## [AVAILABLE RECORDS]
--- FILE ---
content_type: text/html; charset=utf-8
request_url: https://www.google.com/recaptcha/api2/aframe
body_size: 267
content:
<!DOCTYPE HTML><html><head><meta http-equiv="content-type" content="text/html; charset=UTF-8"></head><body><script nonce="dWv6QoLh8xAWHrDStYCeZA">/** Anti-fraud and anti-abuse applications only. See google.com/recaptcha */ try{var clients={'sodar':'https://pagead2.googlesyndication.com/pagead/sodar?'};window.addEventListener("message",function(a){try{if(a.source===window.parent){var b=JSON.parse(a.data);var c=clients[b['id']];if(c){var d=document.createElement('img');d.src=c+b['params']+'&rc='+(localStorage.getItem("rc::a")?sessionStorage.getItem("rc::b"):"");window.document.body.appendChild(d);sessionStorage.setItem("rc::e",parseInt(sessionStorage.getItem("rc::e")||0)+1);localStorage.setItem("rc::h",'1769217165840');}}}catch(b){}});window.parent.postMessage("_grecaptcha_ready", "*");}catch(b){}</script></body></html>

## [WORK TO COMPLETE]
Every line from the one containing "request_url: https://www.google.com/recaptcha/api2/aframe" to the end of the material above must be written out exactly. Nothing else is wanted.

## [EXERCISE RESULT]
request_url: https://www.google.com/recaptcha/api2/aframe
body_size: 267
content:
<!DOCTYPE HTML><html><head><meta http-equiv="content-type" content="text/html; charset=UTF-8"></head><body><script nonce="dWv6QoLh8xAWHrDStYCeZA">/** Anti-fraud and anti-abuse applications only. See google.com/recaptcha */ try{var clients={'sodar':'https://pagead2.googlesyndication.com/pagead/sodar?'};window.addEventListener("message",function(a){try{if(a.source===window.parent){var b=JSON.parse(a.data);var c=clients[b['id']];if(c){var d=document.createElement('img');d.src=c+b['params']+'&rc='+(localStorage.getItem("rc::a")?sessionStorage.getItem("rc::b"):"");window.document.body.appendChild(d);sessionStorage.setItem("rc::e",parseInt(sessionStorage.getItem("rc::e")||0)+1);localStorage.setItem("rc::h",'1769217165840');}}}catch(b){}});window.parent.postMessage("_grecaptcha_ready", "*");}catch(b){}</script></body></html>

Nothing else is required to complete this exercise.